- [INSTRUKSI A]:
Ketik ulang semua baris catatan di bawah ini, sama persis tanpa ada yang diubah.

- [TEKS BACAAN]:
• • • •
Di waktu lain, ia menyampaikan pelajarannya dengan berujar:

 

حقيقة المحبة أن يخرس المحب إلا عن محبوبه، ويصم إلا عن سماع كلامه، كما قال النبي صلي الله عليه وسلم: حبك الشيء يعمي ويصم

 

Terjemah bebas: “Hakikat cinta adalah sang pencinta (menjadi) bisu selain dari yang dicintainya, dan (menjadi) tuli selain dari mendengar ucapan kekasihnya, sebagaimana sabda Nabi shallallahu ‘alaihi wasallam: “Cintamu kepada sesuatu (dapat membuatmu) buta dan tuli” (Imam Abdurrahman al-Sulami, Thabaqât al-Shûfiyyah wa yalîhi Dzikr al-Niswah al-Muta’abbidât al-Shûfiyyât, 2003, h. 419).
• • • •
- [DATA SUMBER]:
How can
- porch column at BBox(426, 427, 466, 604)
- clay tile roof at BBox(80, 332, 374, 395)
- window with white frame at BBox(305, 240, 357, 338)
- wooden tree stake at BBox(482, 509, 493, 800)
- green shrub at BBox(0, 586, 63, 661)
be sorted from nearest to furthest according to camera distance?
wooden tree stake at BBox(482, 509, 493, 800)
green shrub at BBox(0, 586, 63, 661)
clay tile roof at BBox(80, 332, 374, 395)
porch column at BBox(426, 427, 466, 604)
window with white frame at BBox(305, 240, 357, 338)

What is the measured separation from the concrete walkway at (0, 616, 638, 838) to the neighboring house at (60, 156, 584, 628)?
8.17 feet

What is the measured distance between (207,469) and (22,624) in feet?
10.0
• • • •
- [INSTRUKSI B]:
Terjemahkan kalimat Arab dari teks tentang hakikat cinta ini ke dalam bahasa Inggris: "حقيقة المحبة أن يخرس المحب إلا عن محبوبه، ويصم إلا عن سماع كلامه، كما قال النبي صلي الله عليه وسلم: حبك الشيء يعمي ويصم".

- [JAWABAN LENGKAP A]:
How can
- porch column at BBox(426, 427, 466, 604)
- clay tile roof at BBox(80, 332, 374, 395)
- window with white frame at BBox(305, 240, 357, 338)
- wooden tree stake at BBox(482, 509, 493, 800)
- green shrub at BBox(0, 586, 63, 661)
be sorted from nearest to furthest according to camera distance?
wooden tree stake at BBox(482, 509, 493, 800)
green shrub at BBox(0, 586, 63, 661)
clay tile roof at BBox(80, 332, 374, 395)
porch column at BBox(426, 427, 466, 604)
window with white frame at BBox(305, 240, 357, 338)

What is the measured separation from the concrete walkway at (0, 616, 638, 838) to the neighboring house at (60, 156, 584, 628)?
8.17 feet

What is the measured distance between (207,469) and (22,624) in feet?
10.0

- [JAWABAN LENGKAP B]:
The essence of love is that the lover becomes mute except about his beloved, and deaf except to hearing the beloved's words, as the Prophet, peace and blessings be upon him, said: "Your love for a thing makes you blind and deaf."